I drop it off for service and to fix the MIL, at the end of the day they call me and tell me that they couldn't connect to the VW system, so the oil was changed, but the the MIL (and a recall that is pending) were not fixed.
When I go to pick it up the adviser tells me to reschedule because the problem should be fixed shortly..
When I try to reschedule, I demand a loaner this time, and after the first person on the phone tells me that there are none for the whole month, the second one has 1 ready for me the next day.
I drop off the van again, and drive away with the loaner. This time, after 2 days and because the THanksgiving weekend was coming along, I call to ask what was going on, and to eventually tell them that I just needed to drop by to pick something up in the car if they needed to keep it. The girl over the phone after 15 minutes, comes back and tells me that my car was ready.
Here the interesting part, I go pick it up, and the adviser tells me that they "couldn't replicate" the misfire !!??!?!!? What's there to replicate, the obd is telling you that happened already few times in the past month, is not like I'm talking out of my behind for this. They also tell me that the recall couldn't be performed. At my question:"So you pretty much had my car parked here for 2 days" the answer was:"oh well, pretty much... But it could have been a bad batch of fuel to cause the misfire" And I'm thinking.. For a month??!!??
Anyway, I am going to drop it off again today, because as I drove off the lot the MIL came back on, and guess what the code ... I had to jump through hoops again to get a loaner, but like other times the second lady had one ready for me..

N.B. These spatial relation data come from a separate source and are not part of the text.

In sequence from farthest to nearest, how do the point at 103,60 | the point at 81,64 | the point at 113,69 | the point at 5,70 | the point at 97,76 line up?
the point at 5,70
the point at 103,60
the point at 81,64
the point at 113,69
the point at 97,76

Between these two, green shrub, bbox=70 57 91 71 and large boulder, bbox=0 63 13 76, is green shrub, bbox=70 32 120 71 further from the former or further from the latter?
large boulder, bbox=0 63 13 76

Has anybody had this code?? Looks like few of our cousins with their Cherokees have the same problem, I read of some people that needed the head being replaced.


----------



## Ondaora20 (Apr 19, 2010)

*Engine Misfire*

Yes...you need a new head on your engine. I had the same situation last spring. I was told by a close relative who works for Chrysler in Auburn Hills Headquarters that this is a common problem, and about a year ago they came out with a fix. But the bottom line is, you are going to need a new head on the engine. Don't let the dealership BS you. And it is a very involved repair and pricey; but it should still be covered under the power train warranty.


----------



## freddy2081 (Aug 1, 2007)

Ondaora20 said:


> Yes...you need a new head on your engine. I had the same situation last spring. I was told by a close relative who works for Chrysler in Auburn Hills Headquarters that this is a common problem, and about a year ago they came out with a fix. But the bottom line is, you are going to need a new head on the engine. Don't let the dealership BS you. And it is a very involved repair and pricey; but it should still be covered under the power train warranty.

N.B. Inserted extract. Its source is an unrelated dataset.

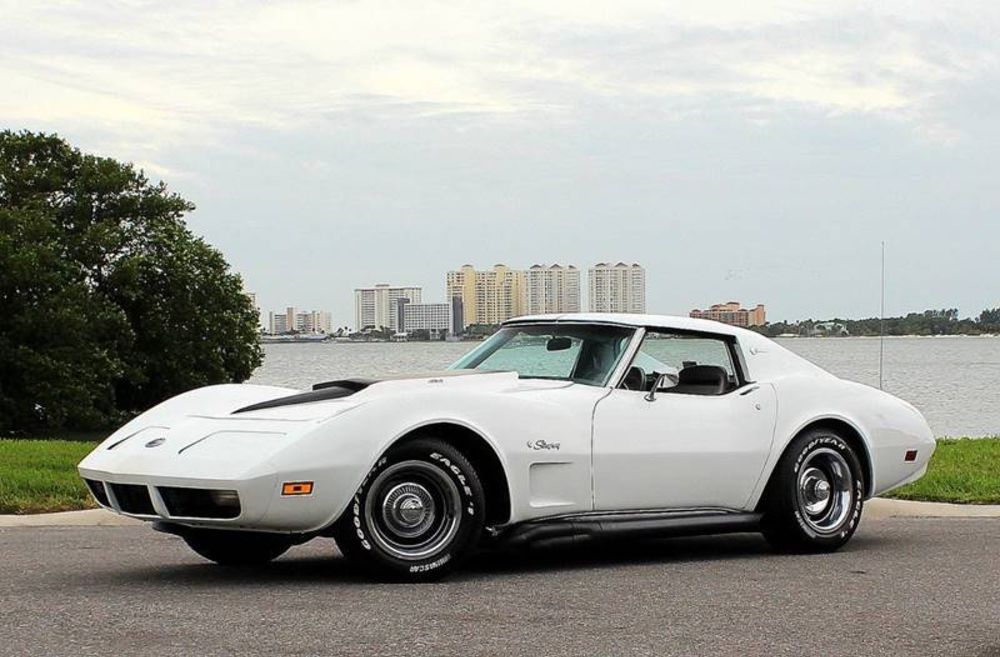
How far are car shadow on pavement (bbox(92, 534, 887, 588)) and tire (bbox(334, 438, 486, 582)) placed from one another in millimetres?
188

I did report the problem while the warranty was still on, but the powertrain is covered until 60k miles, so I am definitely not going to pay for the repair.
the question is, how longer do I need to be a pain in the ass before they make the decision and repair it? 
Next year I will substitute my sedan, for the first time since I started driving I am seriously thinking about ditching VW, I understand all cars have problems, but the service is just terrible...


----------



## Rclaus (Jan 30, 2013)

freddy2081 said:


> I did report the problem while the warranty was still on, but the powertrain is covered until 60k miles, so I am definitely not going to pay for the repair.
> the question is, how longer do I need to be a pain in the ass before they make the decision and repair it?
> Next year I will substitute my sedan, for the first time since I started driving I am seriously thinking about ditching VW, I understand all cars have problems, but the service is just terrible...

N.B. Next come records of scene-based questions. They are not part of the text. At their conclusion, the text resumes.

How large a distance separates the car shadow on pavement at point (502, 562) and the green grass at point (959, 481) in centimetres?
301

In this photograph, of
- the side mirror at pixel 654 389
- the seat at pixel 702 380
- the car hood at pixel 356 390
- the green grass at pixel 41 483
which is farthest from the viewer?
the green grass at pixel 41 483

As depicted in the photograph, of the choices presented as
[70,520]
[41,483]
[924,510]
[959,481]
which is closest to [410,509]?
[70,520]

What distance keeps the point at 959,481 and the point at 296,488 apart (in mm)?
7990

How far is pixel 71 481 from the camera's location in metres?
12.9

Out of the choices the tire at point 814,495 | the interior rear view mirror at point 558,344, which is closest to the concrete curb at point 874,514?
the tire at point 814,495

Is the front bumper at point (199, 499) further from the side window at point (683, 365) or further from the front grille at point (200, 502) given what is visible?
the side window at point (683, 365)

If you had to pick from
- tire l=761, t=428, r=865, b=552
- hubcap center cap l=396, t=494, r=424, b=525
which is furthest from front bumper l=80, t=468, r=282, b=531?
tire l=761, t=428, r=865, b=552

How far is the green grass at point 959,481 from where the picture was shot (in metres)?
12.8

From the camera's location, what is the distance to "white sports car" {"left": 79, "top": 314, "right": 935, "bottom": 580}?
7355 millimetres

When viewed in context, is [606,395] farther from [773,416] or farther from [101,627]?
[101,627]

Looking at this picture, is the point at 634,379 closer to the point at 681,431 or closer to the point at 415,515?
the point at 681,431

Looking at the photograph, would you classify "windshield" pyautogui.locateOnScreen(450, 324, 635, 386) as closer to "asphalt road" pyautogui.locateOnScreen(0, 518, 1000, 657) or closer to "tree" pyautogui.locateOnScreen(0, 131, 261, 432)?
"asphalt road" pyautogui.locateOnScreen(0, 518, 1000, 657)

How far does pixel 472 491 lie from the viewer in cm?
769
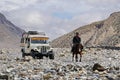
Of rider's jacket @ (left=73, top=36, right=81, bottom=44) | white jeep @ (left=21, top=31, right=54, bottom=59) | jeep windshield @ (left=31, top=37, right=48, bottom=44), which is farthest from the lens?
jeep windshield @ (left=31, top=37, right=48, bottom=44)

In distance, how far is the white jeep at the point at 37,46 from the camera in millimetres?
41219

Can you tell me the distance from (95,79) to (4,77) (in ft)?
11.0

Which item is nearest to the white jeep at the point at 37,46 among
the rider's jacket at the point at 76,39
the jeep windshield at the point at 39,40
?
the jeep windshield at the point at 39,40

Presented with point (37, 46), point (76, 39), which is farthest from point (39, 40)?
point (76, 39)

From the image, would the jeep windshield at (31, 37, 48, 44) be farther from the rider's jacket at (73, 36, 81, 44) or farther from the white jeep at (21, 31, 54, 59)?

Please understand, you bought a Chrysler product from a German company. There is going to be communication error between the volkswagen side to the Chrysler side. The Routan is basically a dodge caravan with VW badges. I understand you may not be happy with the service but what else do you expect from buying a product from a company that doesn't even make it. Volkswagen doesn't know what's going on because it's not their product. Take it to a Chrysler or dodge dealership and talk to them.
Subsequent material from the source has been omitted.